EXERCISE OBJECTIVE:
Transcribe the records that follow. Keep every word exactly, and drop the pictures.

(Records from a spatial question set)
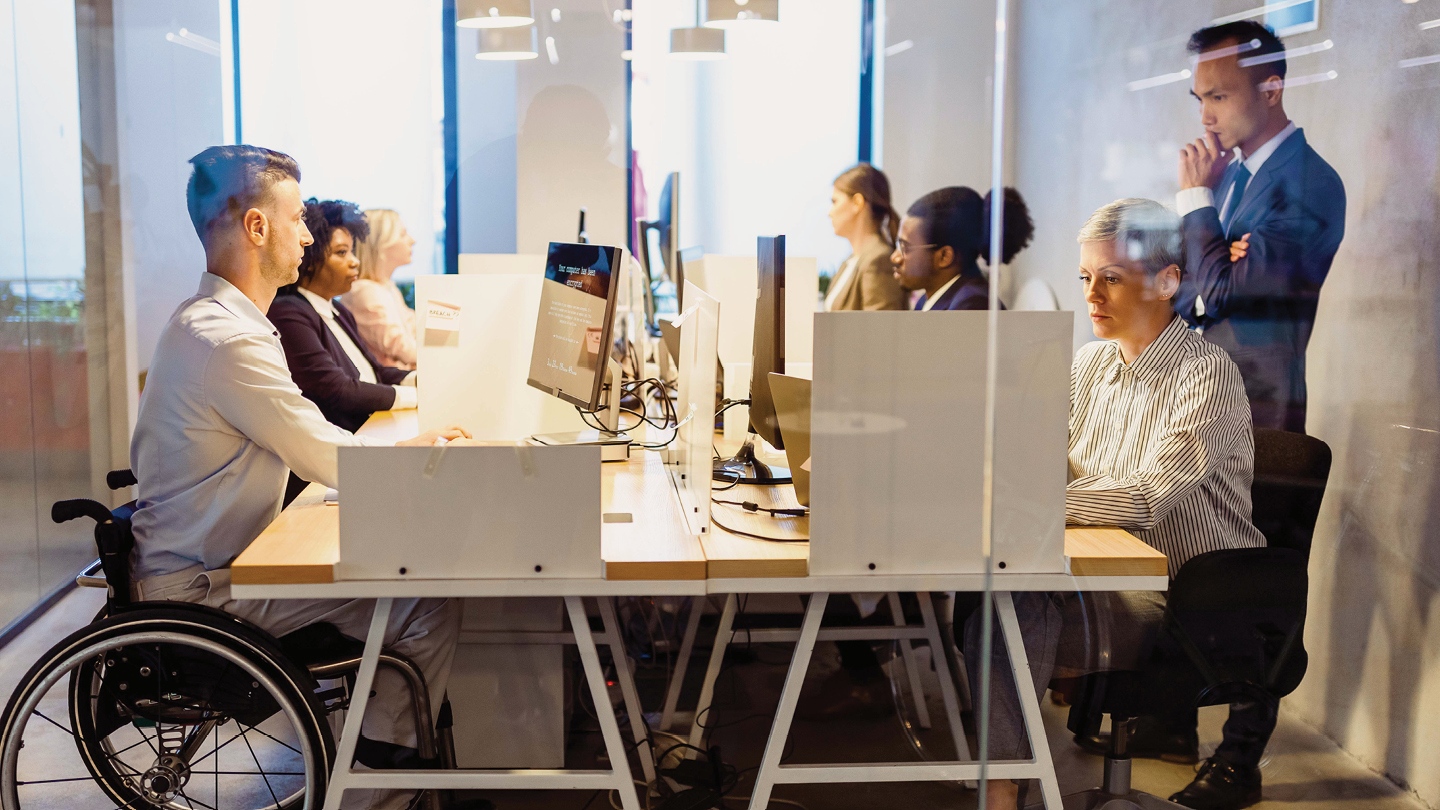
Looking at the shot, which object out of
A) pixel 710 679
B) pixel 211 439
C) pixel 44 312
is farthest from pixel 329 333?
pixel 710 679

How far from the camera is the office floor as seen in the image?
1.75 meters

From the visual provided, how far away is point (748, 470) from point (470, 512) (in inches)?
29.1

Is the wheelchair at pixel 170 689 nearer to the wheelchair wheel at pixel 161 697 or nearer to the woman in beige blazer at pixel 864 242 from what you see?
the wheelchair wheel at pixel 161 697

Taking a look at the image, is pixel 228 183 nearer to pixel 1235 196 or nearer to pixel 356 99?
pixel 1235 196

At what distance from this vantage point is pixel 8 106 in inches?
99.6

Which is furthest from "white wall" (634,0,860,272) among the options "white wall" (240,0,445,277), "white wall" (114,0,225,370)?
"white wall" (114,0,225,370)

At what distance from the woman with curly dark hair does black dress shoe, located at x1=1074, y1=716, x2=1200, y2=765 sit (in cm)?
210

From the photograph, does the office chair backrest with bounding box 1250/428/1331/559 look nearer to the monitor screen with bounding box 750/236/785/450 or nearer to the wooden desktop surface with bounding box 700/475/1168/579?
the wooden desktop surface with bounding box 700/475/1168/579

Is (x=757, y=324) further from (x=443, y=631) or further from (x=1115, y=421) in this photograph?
(x=443, y=631)

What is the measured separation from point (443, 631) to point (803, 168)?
4912 millimetres

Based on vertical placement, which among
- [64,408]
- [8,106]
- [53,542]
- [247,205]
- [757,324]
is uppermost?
[8,106]

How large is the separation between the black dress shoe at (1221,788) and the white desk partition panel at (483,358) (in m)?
1.45

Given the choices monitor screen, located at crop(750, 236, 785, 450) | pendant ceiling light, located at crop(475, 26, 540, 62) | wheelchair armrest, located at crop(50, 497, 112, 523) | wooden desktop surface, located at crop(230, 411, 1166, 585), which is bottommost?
wooden desktop surface, located at crop(230, 411, 1166, 585)

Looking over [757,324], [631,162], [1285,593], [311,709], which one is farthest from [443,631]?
[631,162]
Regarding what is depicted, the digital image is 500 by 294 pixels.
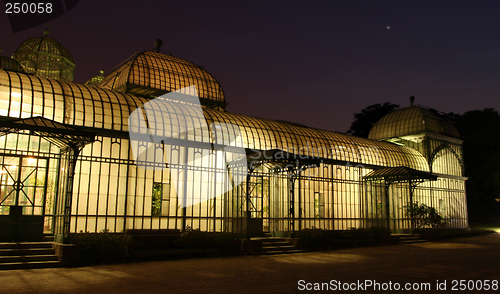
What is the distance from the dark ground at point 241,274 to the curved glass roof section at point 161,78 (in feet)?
49.8

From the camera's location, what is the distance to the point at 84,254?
14.5m

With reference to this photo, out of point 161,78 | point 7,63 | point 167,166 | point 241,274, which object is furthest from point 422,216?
point 7,63

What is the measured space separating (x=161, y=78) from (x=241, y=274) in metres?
19.6

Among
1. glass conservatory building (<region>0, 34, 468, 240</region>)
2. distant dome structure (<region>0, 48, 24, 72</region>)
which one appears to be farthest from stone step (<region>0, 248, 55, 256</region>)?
distant dome structure (<region>0, 48, 24, 72</region>)

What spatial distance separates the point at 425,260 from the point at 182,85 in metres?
20.4

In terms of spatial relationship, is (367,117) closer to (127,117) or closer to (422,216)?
(422,216)

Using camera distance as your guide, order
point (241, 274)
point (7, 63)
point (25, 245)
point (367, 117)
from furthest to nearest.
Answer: point (367, 117) → point (7, 63) → point (25, 245) → point (241, 274)

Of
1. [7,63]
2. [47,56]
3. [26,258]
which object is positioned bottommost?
[26,258]

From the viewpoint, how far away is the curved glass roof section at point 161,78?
27.5 m

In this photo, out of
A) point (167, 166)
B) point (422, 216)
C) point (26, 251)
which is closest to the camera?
point (26, 251)

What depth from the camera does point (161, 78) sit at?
94.0 ft

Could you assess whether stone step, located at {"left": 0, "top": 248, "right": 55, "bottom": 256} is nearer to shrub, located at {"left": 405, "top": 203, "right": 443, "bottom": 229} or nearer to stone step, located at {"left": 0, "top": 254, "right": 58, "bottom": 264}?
stone step, located at {"left": 0, "top": 254, "right": 58, "bottom": 264}

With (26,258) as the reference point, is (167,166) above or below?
above

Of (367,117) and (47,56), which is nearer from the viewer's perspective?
(47,56)
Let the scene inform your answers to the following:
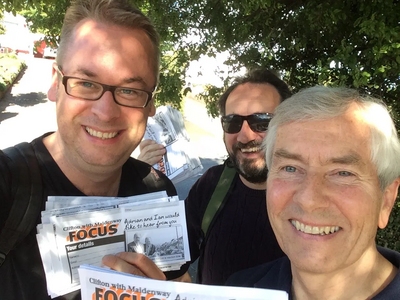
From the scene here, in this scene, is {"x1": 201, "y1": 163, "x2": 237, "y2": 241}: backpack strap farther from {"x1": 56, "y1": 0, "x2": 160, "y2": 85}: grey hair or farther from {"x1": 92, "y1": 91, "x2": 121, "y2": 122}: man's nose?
{"x1": 56, "y1": 0, "x2": 160, "y2": 85}: grey hair

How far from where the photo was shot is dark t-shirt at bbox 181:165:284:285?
7.16 ft

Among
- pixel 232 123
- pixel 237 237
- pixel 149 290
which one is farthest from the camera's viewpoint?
pixel 232 123

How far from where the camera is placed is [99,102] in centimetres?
159

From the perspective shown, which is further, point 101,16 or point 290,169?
point 101,16

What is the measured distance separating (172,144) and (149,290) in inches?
63.3

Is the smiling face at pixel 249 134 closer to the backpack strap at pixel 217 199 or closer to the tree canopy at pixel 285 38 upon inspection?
the backpack strap at pixel 217 199

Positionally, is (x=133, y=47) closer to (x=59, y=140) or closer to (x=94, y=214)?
(x=59, y=140)

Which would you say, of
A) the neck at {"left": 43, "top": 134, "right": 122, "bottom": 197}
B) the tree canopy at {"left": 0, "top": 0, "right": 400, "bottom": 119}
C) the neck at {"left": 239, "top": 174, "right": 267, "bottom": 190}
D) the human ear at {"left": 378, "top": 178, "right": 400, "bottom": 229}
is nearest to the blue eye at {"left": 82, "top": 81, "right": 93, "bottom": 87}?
the neck at {"left": 43, "top": 134, "right": 122, "bottom": 197}

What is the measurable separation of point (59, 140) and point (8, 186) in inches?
14.0

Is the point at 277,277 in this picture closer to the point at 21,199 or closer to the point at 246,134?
the point at 246,134

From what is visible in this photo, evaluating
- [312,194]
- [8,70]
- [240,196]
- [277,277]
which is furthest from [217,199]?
[8,70]

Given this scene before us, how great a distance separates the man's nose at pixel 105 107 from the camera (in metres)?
1.59

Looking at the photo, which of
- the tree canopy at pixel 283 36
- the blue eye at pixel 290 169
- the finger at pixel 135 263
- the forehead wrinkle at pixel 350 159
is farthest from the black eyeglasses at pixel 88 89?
the tree canopy at pixel 283 36

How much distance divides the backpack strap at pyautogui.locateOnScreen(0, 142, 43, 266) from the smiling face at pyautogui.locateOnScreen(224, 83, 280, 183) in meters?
1.34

RESPONSE TO THIS EXERCISE:
Looking at the shot, which object out of
A) pixel 710 679
B) pixel 211 439
C) pixel 44 312
is farthest from pixel 329 333?
pixel 710 679

How far from the camera is the office floor as seen in the image?
1.75 meters

From the visual provided, how far away is point (748, 470) from point (470, 512) (in inches)?
29.1

Is the wheelchair at pixel 170 689 nearer to the wheelchair wheel at pixel 161 697 or nearer to the woman in beige blazer at pixel 864 242 from what you see?
the wheelchair wheel at pixel 161 697

Taking a look at the image, is pixel 228 183 nearer to pixel 1235 196 or nearer to pixel 356 99?
pixel 1235 196

At what distance from this vantage point is pixel 8 106 in inches?
99.6

Which is furthest from "white wall" (634,0,860,272) among the options "white wall" (240,0,445,277), "white wall" (114,0,225,370)?
"white wall" (114,0,225,370)

At what distance from the woman with curly dark hair does black dress shoe, located at x1=1074, y1=716, x2=1200, y2=765 sit (in cm)?
210

From the photograph, does the office chair backrest with bounding box 1250/428/1331/559 look nearer to the monitor screen with bounding box 750/236/785/450 or nearer to the wooden desktop surface with bounding box 700/475/1168/579?
the wooden desktop surface with bounding box 700/475/1168/579

Is (x=757, y=324) further from (x=443, y=631) or further from (x=1115, y=421) in this photograph?
(x=443, y=631)

What is the measured separation from point (443, 631) to point (803, 168)?
4912 millimetres

Based on vertical placement, which among
- [64,408]
- [8,106]
- [53,542]
- [247,205]
- [757,324]
is uppermost?
[8,106]

How large is the separation between the black dress shoe at (1221,788) and the white desk partition panel at (483,358) (in m)?
1.45

Given the choices monitor screen, located at crop(750, 236, 785, 450) | pendant ceiling light, located at crop(475, 26, 540, 62) | wheelchair armrest, located at crop(50, 497, 112, 523) | wooden desktop surface, located at crop(230, 411, 1166, 585), which is bottommost?
wooden desktop surface, located at crop(230, 411, 1166, 585)

Looking over [757,324], [631,162], [1285,593], [311,709], which one is farthest from [443,631]?
[631,162]
Regarding what is depicted, the digital image is 500 by 294 pixels.
What is the distance from the dark ground at point 241,274 to the curved glass roof section at point 161,78 (in feet)?
49.8

From the camera's location, what is the distance to the point at 84,254?
14.5m

With reference to this photo, out of point 161,78 | point 7,63 | point 167,166 | point 241,274, which object is furthest from point 422,216?
point 7,63

What is the measured space separating (x=161, y=78) from (x=241, y=274) in metres?
19.6

Among
1. glass conservatory building (<region>0, 34, 468, 240</region>)
2. distant dome structure (<region>0, 48, 24, 72</region>)
which one appears to be farthest from stone step (<region>0, 248, 55, 256</region>)?
distant dome structure (<region>0, 48, 24, 72</region>)

What spatial distance separates the point at 425,260 from the point at 182,85 in metres?
20.4

In terms of spatial relationship, is (367,117) closer to (127,117) or closer to (422,216)?
(422,216)

Using camera distance as your guide, order
point (241, 274)
point (7, 63)
point (25, 245)
point (367, 117)
from furthest to nearest.
Answer: point (367, 117) → point (7, 63) → point (25, 245) → point (241, 274)

Of
1. [7,63]
2. [47,56]
3. [26,258]
which object is positioned bottommost?
[26,258]

From the viewpoint, how far away is the curved glass roof section at point 161,78?
27.5 m

In this photo, out of
A) point (167, 166)
B) point (422, 216)
C) point (26, 251)
which is closest to the camera?
point (26, 251)

What depth from the camera does point (161, 78) sit at?
94.0 ft

Could you assess whether stone step, located at {"left": 0, "top": 248, "right": 55, "bottom": 256} is nearer to shrub, located at {"left": 405, "top": 203, "right": 443, "bottom": 229} or nearer to stone step, located at {"left": 0, "top": 254, "right": 58, "bottom": 264}?
stone step, located at {"left": 0, "top": 254, "right": 58, "bottom": 264}

With (26,258) as the reference point, is (167,166) above or below?
above

Of (367,117) and (47,56), which is nearer from the viewer's perspective?
(47,56)
Let the scene inform your answers to the following:
From the scene here, in this scene, is {"x1": 201, "y1": 163, "x2": 237, "y2": 241}: backpack strap farther from {"x1": 56, "y1": 0, "x2": 160, "y2": 85}: grey hair or farther from {"x1": 92, "y1": 91, "x2": 121, "y2": 122}: man's nose?
{"x1": 56, "y1": 0, "x2": 160, "y2": 85}: grey hair

How far from where the photo was shot is dark t-shirt at bbox 181:165:284:285?
7.16 ft

Among
- pixel 232 123
- pixel 237 237
- pixel 149 290
which one is farthest from the camera's viewpoint?
pixel 232 123

How far from where the camera is placed is [99,102] in centimetres?
159

From the perspective shown, which is further, point 101,16 or point 290,169?
point 101,16

What is the measured distance separating (172,144) and (149,290) in inches?
63.3

Is the smiling face at pixel 249 134 closer to the backpack strap at pixel 217 199 or closer to the tree canopy at pixel 285 38 upon inspection?
the backpack strap at pixel 217 199

Positionally, is (x=133, y=47) closer to (x=59, y=140) or closer to (x=94, y=214)?
(x=59, y=140)

Which would you say, of
A) the neck at {"left": 43, "top": 134, "right": 122, "bottom": 197}
B) the tree canopy at {"left": 0, "top": 0, "right": 400, "bottom": 119}
C) the neck at {"left": 239, "top": 174, "right": 267, "bottom": 190}
D) the human ear at {"left": 378, "top": 178, "right": 400, "bottom": 229}
is nearest to the blue eye at {"left": 82, "top": 81, "right": 93, "bottom": 87}?
the neck at {"left": 43, "top": 134, "right": 122, "bottom": 197}

What is the measurable separation of point (59, 140) and point (8, 186) in inches?
14.0

Is the point at 277,277 in this picture closer to the point at 21,199 or closer to the point at 246,134?
the point at 246,134

From what is visible in this photo, evaluating
- [312,194]
- [8,70]
- [240,196]
- [277,277]
which is furthest from [217,199]?
[8,70]

Given this scene before us, how great a distance separates the man's nose at pixel 105 107 from the camera (in metres)?
1.59

Looking at the photo, which of
- the tree canopy at pixel 283 36
- the blue eye at pixel 290 169
- the finger at pixel 135 263
- the forehead wrinkle at pixel 350 159
is farthest from the black eyeglasses at pixel 88 89?
the tree canopy at pixel 283 36

How much distance divides the backpack strap at pyautogui.locateOnScreen(0, 142, 43, 266) from the smiling face at pyautogui.locateOnScreen(224, 83, 280, 183) in meters?
1.34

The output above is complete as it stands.